▶ **Selected passage**
An online auctions platform has been launched designed to increase the sale of mortgaged properties whose owners have defaulted on their loan agreement and before a foreclosure has taken place.

Online property auctions to combat NPLs AN ONLINE e-auctions platform was launched by a subsidiary of the Cyprus Banks Association in an attempt to boost the sale of mortgaged properties belonging to defaulted borrowers.

The process allows banks to auction properties of defaulted borrowers without a prior foreclosure taking place, which has raised critics’ eyebrows.

The first auction on the e-platform will be conducted on 18 December, enabling Cypriots and citizens of an EU member state, or Cyprus registered companies to participate in home sales, thus eliminating the need of a physical presence at an auction procedure.

Cyprus banks are now able to sell-off foreclosed properties online after the Minister of Finance Harris Georgiades issued a decree allowing electronic auctions, earlier this month.

Online auctions were a key demand from the banks to help them reduce the large volume of real estate accumulated in their portfolios from foreclosures.

▶ **Data extract**
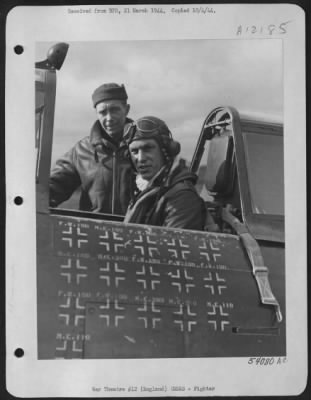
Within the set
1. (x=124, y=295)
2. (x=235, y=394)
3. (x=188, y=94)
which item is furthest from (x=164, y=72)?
(x=235, y=394)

▶ **Set problem**
Answer these from the news passage on online property auctions in Cyprus:
(a) Who launched the e-auctions platform?
(b) On what date will the first auction on the platform be held?
(c) Who issued the decree allowing electronic auctions?

▶ **Response to the task**
(a) A subsidiary of the Cyprus Banks Association
(b) 18 December
(c) Minister of Finance Harris Georgiades